[Records supplied]
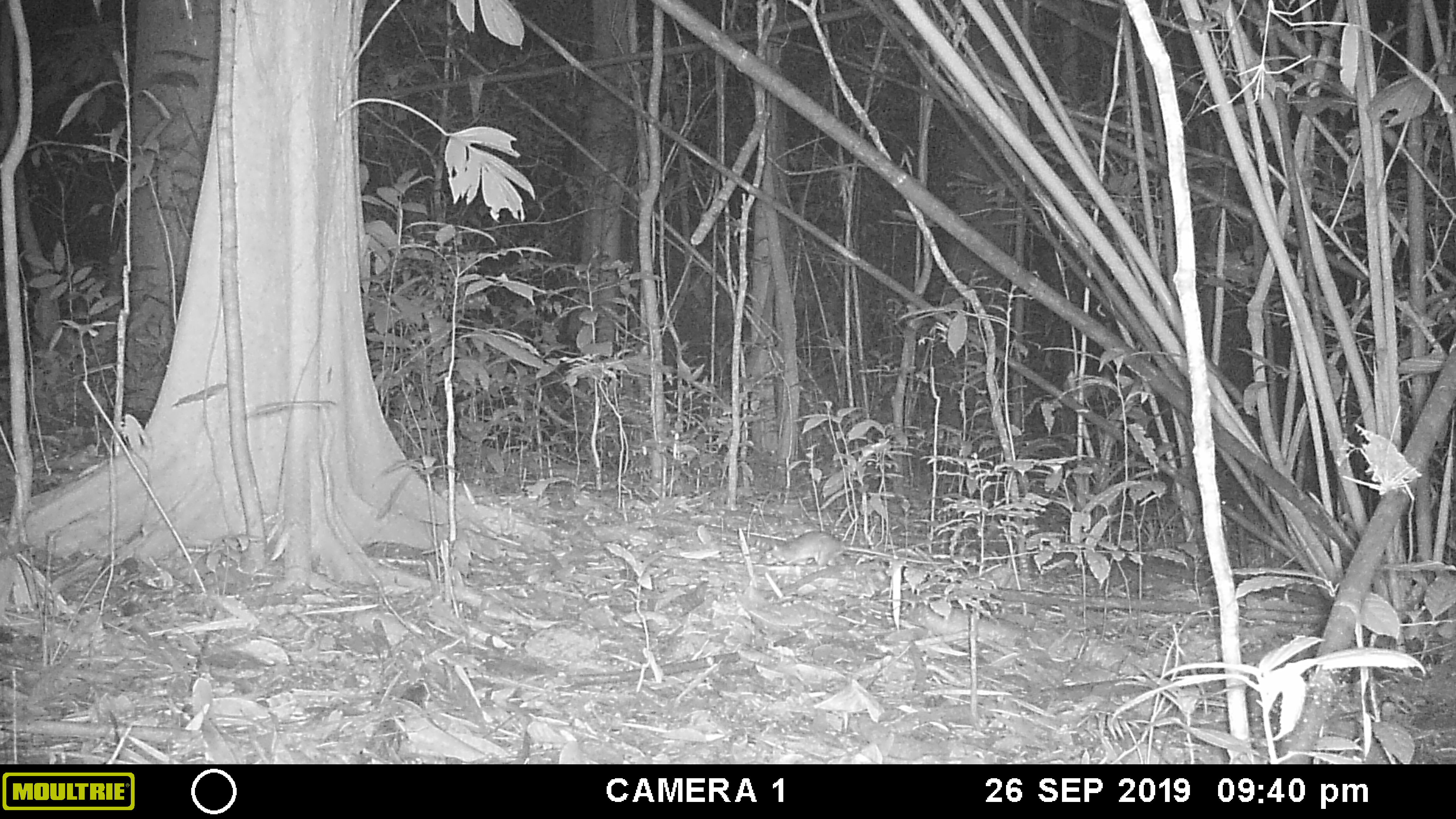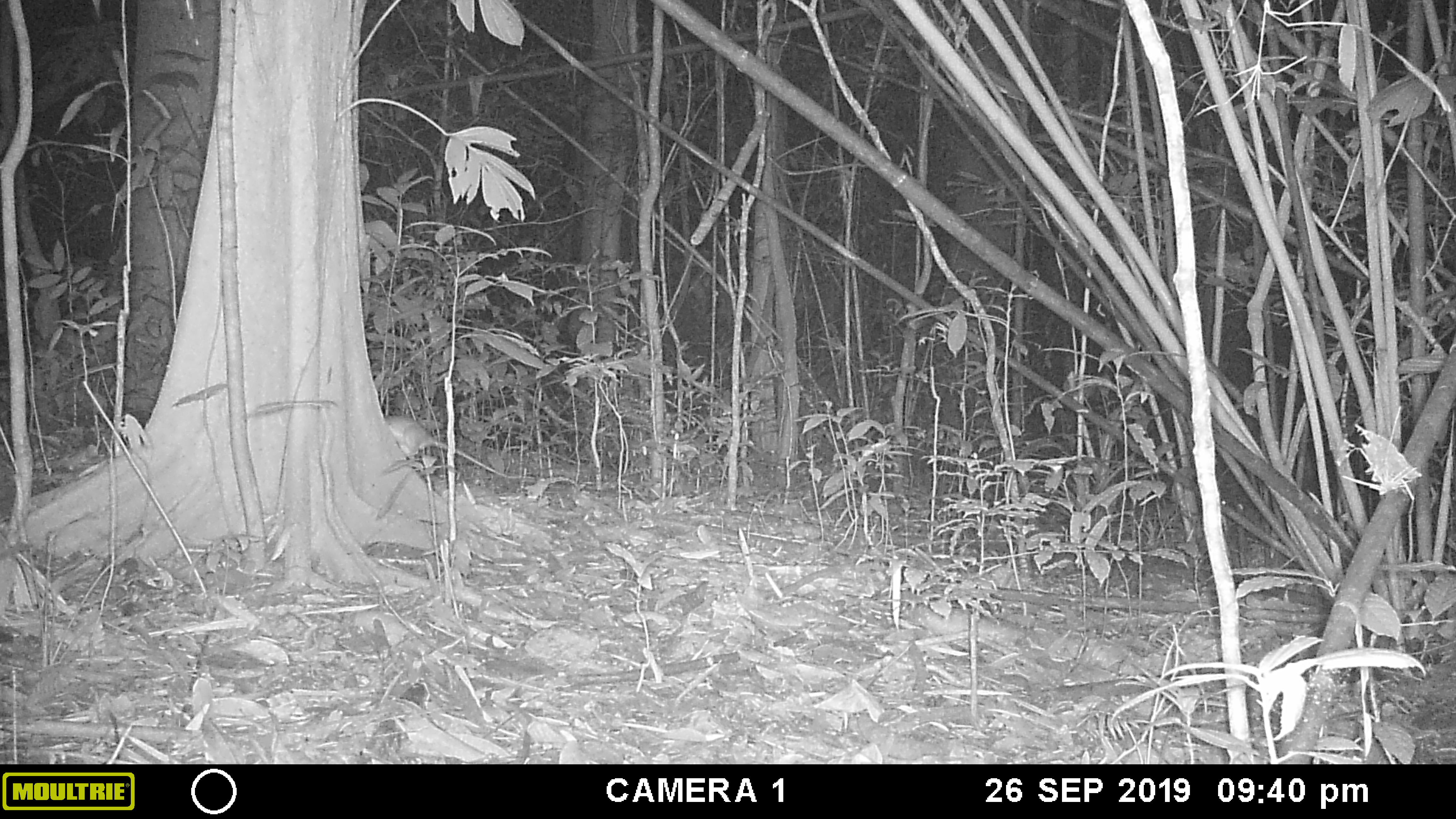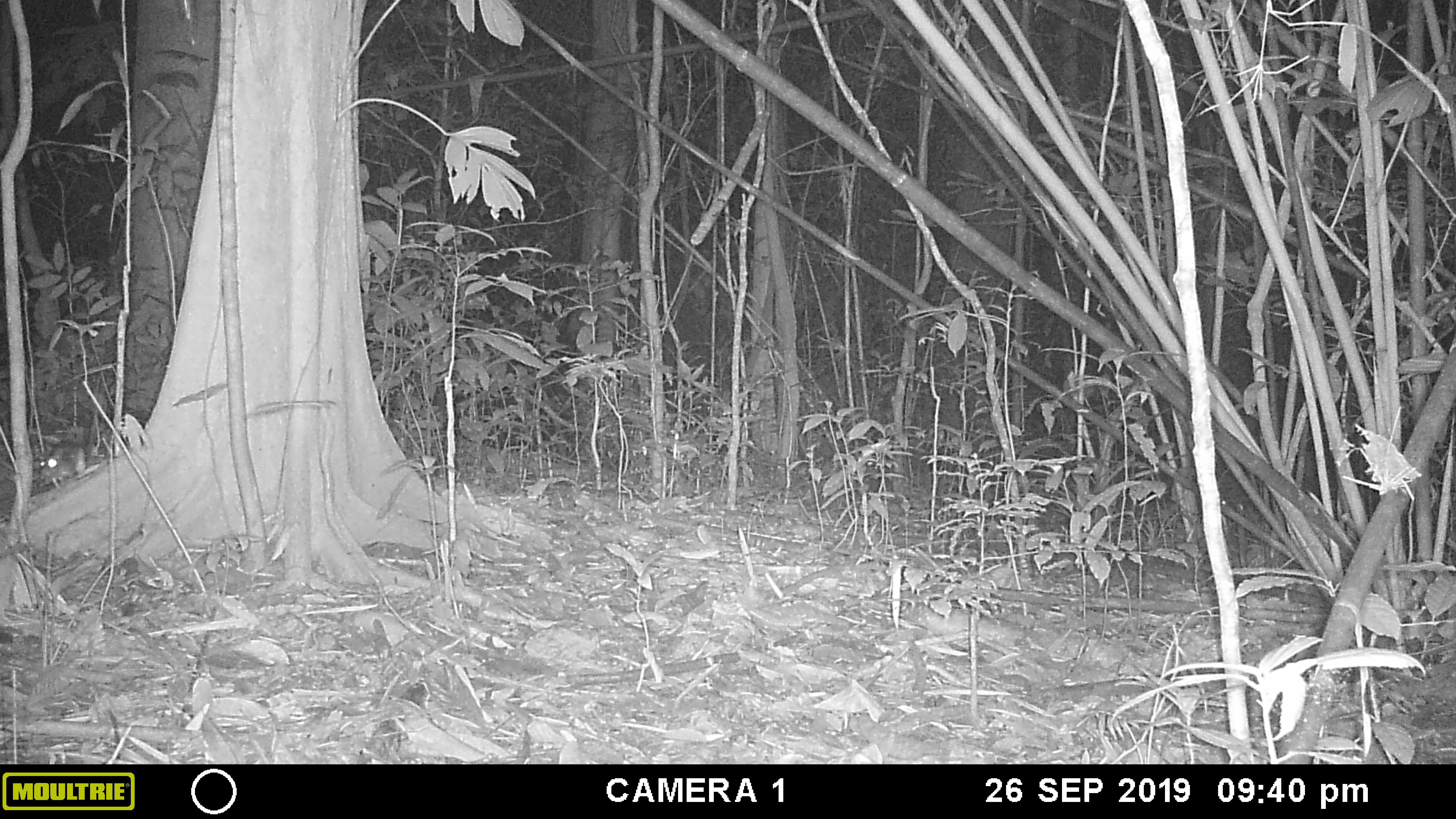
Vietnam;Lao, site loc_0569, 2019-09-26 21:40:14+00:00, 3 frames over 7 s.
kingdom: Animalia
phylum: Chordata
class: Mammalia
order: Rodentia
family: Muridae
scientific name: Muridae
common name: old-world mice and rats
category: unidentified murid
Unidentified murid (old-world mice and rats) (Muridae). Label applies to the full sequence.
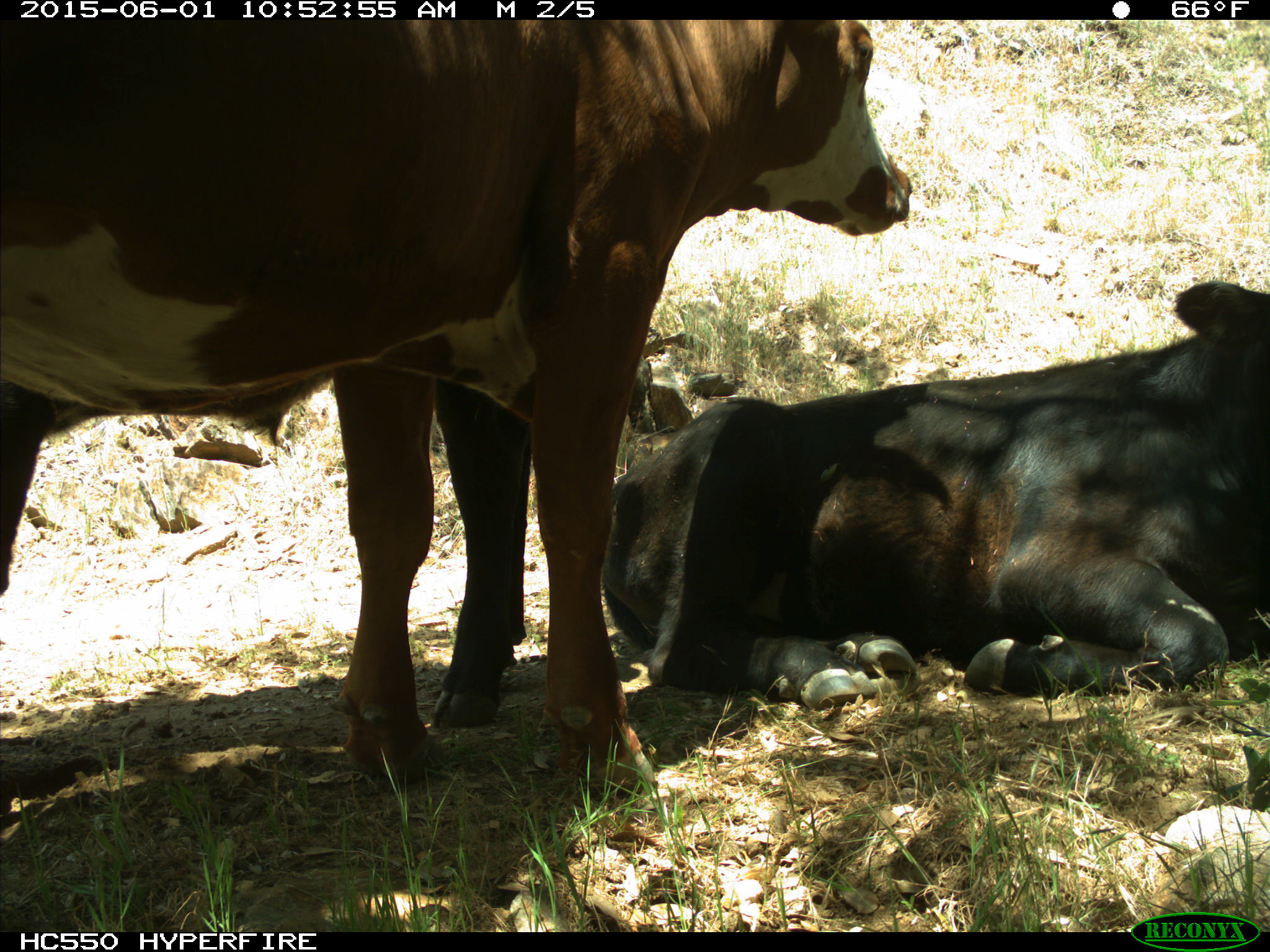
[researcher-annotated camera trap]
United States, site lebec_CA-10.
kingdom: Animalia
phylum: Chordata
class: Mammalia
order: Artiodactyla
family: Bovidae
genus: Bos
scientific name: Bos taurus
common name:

[Task description] Your copy must begin at the line containing "common name: old-world mice and rats" and end at the last line of the material above. Reproduce each line exactly, but not the pictures.

[Answer space]
common name: old-world mice and rats
category: unidentified murid
Unidentified murid (old-world mice and rats) (Muridae). Label applies to the full sequence.
[researcher-annotated camera trap]
United States, site lebec_CA-10.
kingdom: Animalia
phylum: Chordata
class: Mammalia
order: Artiodactyla
family: Bovidae
genus: Bos
scientific name: Bos taurus
common name:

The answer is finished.